Published online by Cambridge University Press: 05 June 2012
INTRODUCTION
In the previous chapter I cited the classical trio of motives: interest, passion, and reason. It is fair to say that Tocqueville had little faith in reason or “virtue” as the original spring of behavior. At the individual level, it may be found in exceptional individuals such as Turgot (AR, p. 188) or George Washington (O II, p. 976), but at the social level, it may at best be approximated or mimicked by enlightened self-interest. It is not so much that he thought that what Madison called “the mild voice of reason” was easily overruled by the other two motives; rather, he seems to have believed that in most people it was not present at all (see, for instance, L, p. 384). As I noted, the simple idea of civic duty is absent from his work.

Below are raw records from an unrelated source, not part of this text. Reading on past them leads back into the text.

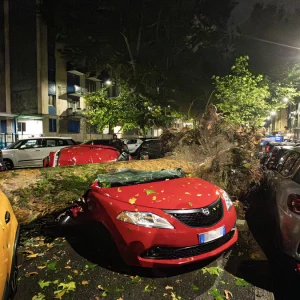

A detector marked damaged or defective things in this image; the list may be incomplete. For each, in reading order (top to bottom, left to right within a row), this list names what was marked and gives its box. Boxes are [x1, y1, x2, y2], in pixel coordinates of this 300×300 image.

crushed red car [43, 144, 130, 168]
crushed red car [74, 169, 238, 268]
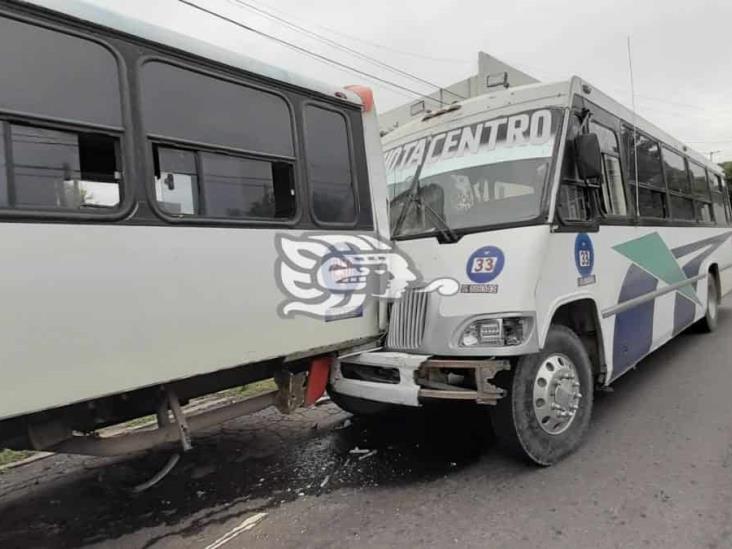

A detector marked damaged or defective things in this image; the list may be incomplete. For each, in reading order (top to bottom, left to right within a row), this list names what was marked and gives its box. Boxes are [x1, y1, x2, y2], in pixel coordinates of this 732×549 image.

damaged bus [0, 1, 388, 458]
damaged bus [332, 76, 732, 462]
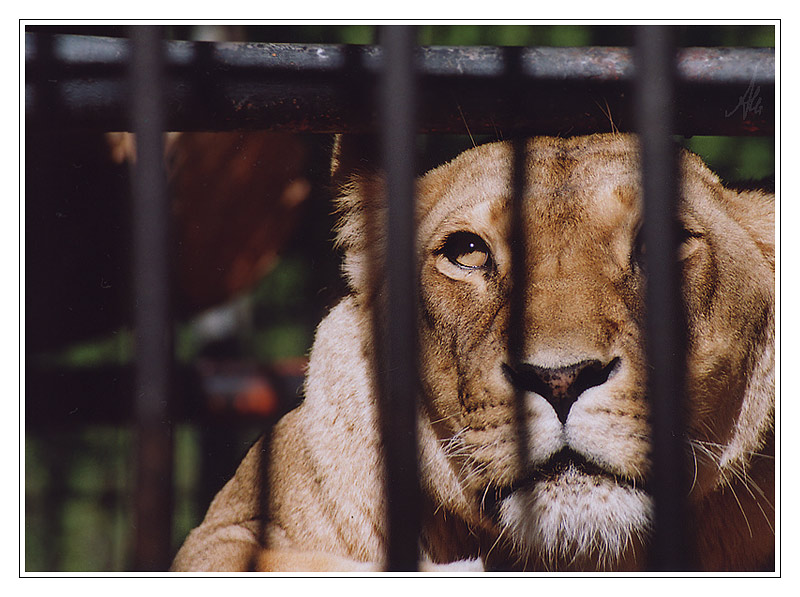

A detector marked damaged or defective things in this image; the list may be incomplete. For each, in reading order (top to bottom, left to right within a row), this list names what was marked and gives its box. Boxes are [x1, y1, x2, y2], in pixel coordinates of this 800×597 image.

rusty metal bar [130, 25, 174, 572]
rusty metal bar [376, 24, 422, 572]
rusty metal bar [26, 32, 776, 134]
rusty metal bar [636, 24, 696, 572]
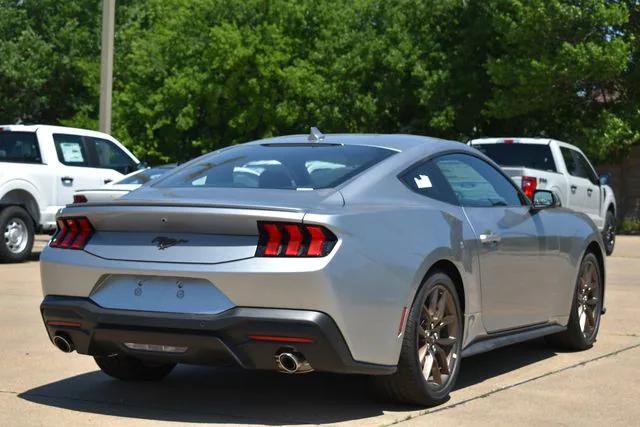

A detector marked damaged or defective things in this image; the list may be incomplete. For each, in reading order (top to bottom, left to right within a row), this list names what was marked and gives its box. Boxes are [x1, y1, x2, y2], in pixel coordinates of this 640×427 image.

pavement crack [382, 342, 636, 427]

PASSION OVERRIDING INTEREST
Be this as it may, Tocqueville certainly believed that passion was capable of overriding interest. In Chapter 3 I cited a passage in which he asserts that long-term interest does not always trump the “passions and needs of the moment” (DA, p. 240), suggesting that enlightened self-interest can be undermined by passion as well as by short-term interest. Another important instance arises from ignoring the role of religion. We saw in Chapter 1 that by virtue of the compensation effect, citizens of democratic societies need religion. By virtue of a different mechanism (Ch. 5), democratic societies also benefit from the stabilizing effects of religion (both effects are asserted in DA, p. 633).